Welcome back readers!

By now, unless something has gone desperately wrong, I’m well away from my desk, and this post was actually written back in April! So you’re getting this via the scheduler (which is also why some external links like Patreon or the Facebook page won’t have it until later). Me? I’m presumably experiencing salt air and endless rain. Because, you know, Southeast Alaska.

There’s a reason I live in a sunny location now, but it is nice to visit home every once in a while. I just need to make sure I return from there in a timely manner and have a few months to dry out.

So, what are we talking about today? Well, this post is a sort-of follow-up to our post a few weeks back about how to deliver an effective villain. A reader hit up the Topic Call post active around the same time asking after a villain protagonist.

See, as par for the course when discussing terms that are easily conflated, that prior post (as well as a few others) had discussed the differences between a villain and an antagonist, noting that they are not the same thing (and if you’re wondering how or why, hit that link up there, because this is a very important distinction to get right). Same with a hero and a protagonist: They’re not the same thing. They can overlap, but they’re two different roles that aren’t exclusively linked.

And today, we’re demonstrating that link by talking about one of the rarer combinations out there: a villain protagonist.

That’s right. When the villain is your primary character that the story revolves around.

Now, while I did say these are rarer, that’s not the same as nigh-impossible to find. Sands, I linked a video clip in our discussion on effective villains from Megamind, which is indeed a movie about a villain protagonist.

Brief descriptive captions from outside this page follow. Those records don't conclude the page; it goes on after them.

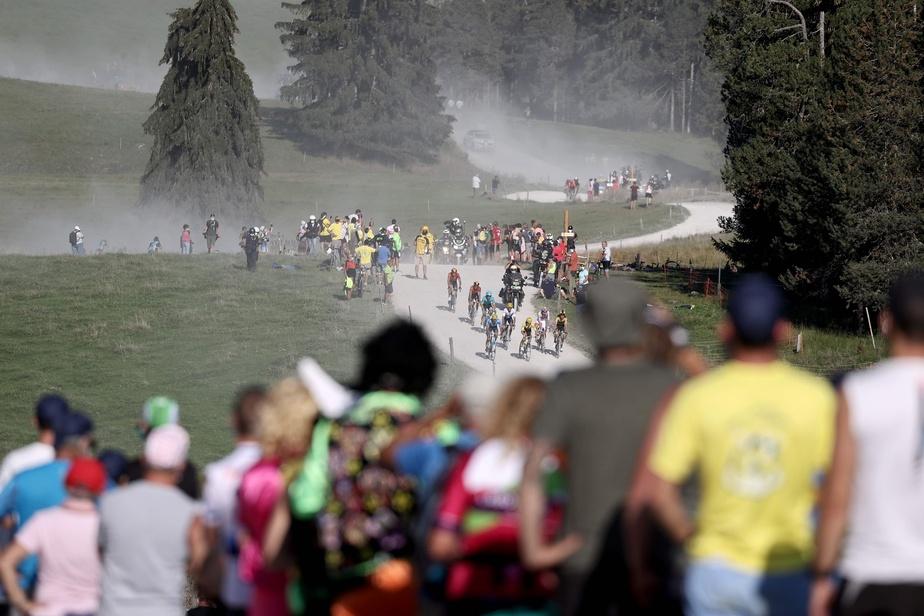 Un peu après midi, 150coureurs sont partis à l'assaut de l'étape finale dans les Alpes, vers La Roche-sur-Foron, la dernière manche en montagne hormis le contre-la-montre de samedi, à La Planche des Belles Filles.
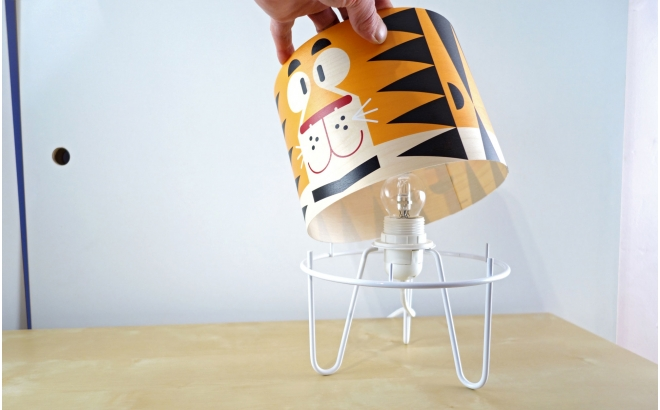 kids lighting Minilum Tiger, wood lampshade and metal base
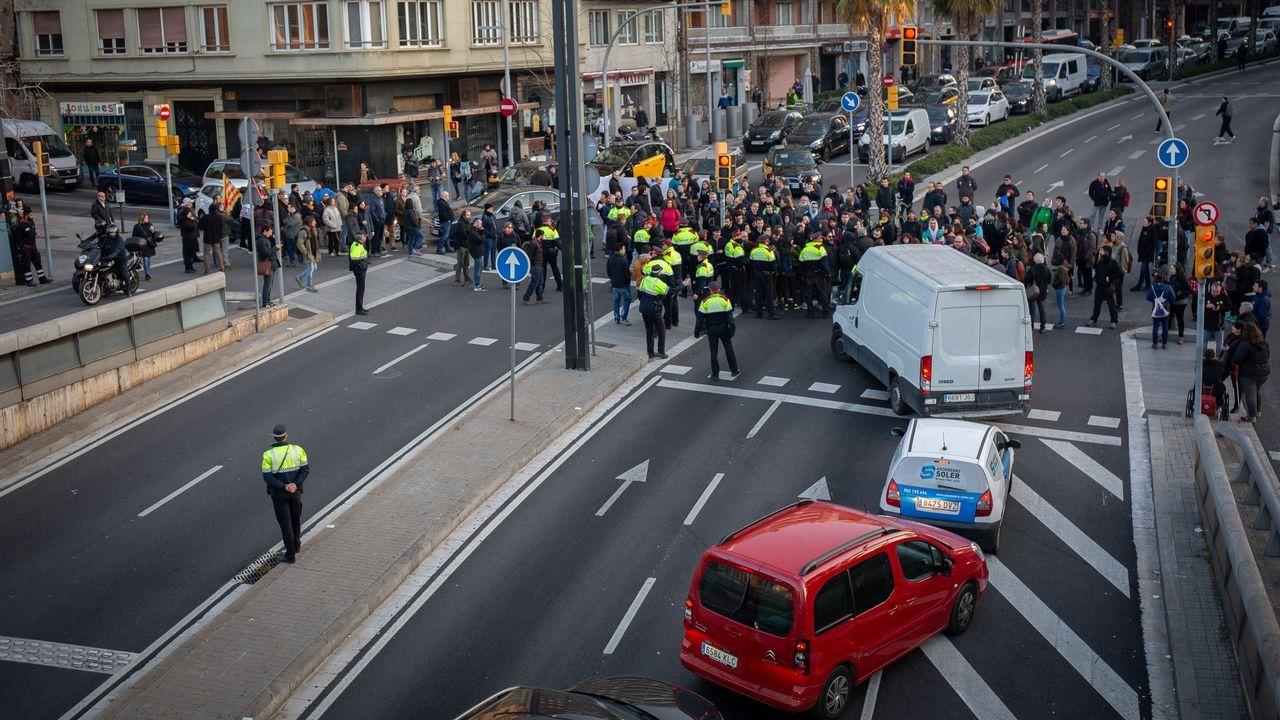 Manifestantes cortando la ronda General Mitre de Barcelona por la huelga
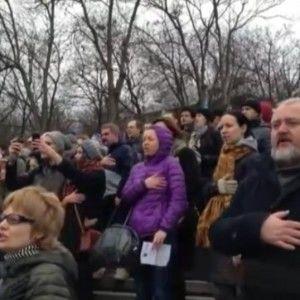 Близько трьох тисяч одеситів заспівали на Потьомкінських сходах гімн України (ВІДЕО)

There exists a Star Wars comic series that’s all about Darth Vader and has him as the protagonist killing jedi and wreaking havoc. There are even video games that explicitly put the player in the shoes of a villain protagonist.

So this isn’t rare on the level of say, naturally occurring nuclear reactors, but if you were to do a breakdown of all stories out there, villain protags would definitely be on a small end of that list. Especially if you took into consideration all the stories that claim to be about a villain, but really aren’t, and just paint them as the victim of a misunderstanding or the hero of another story (once again, as noted in our post on villains a few weeks ago, a villain by definition chooses evil actions, so a misunderstanding, accident, or “I’m really the hero” don’t count unless they truly are a villain, something most shy away from).

Then again, it’s not hard to see why most stories are reluctant to embrace a villainous protagonist: It’s hard to get a reader to root for a character doing morally repulsive things. AKA, the bread and butter of a villain.

Which again, isn’t to say that it can’t be done. Megamind for instance, paints its villain protagonist as perpetuating evil … but out of the belief that someone has to fill that narrative, and he might as well engage it if he’ll take blame for it anyway. He still openly admits he’s a villain and does immoral things … but at the same time is a very good example of “evil has standards” since he deliberately goes out of his way to keep bystanders from being harmed and the like. For the most part.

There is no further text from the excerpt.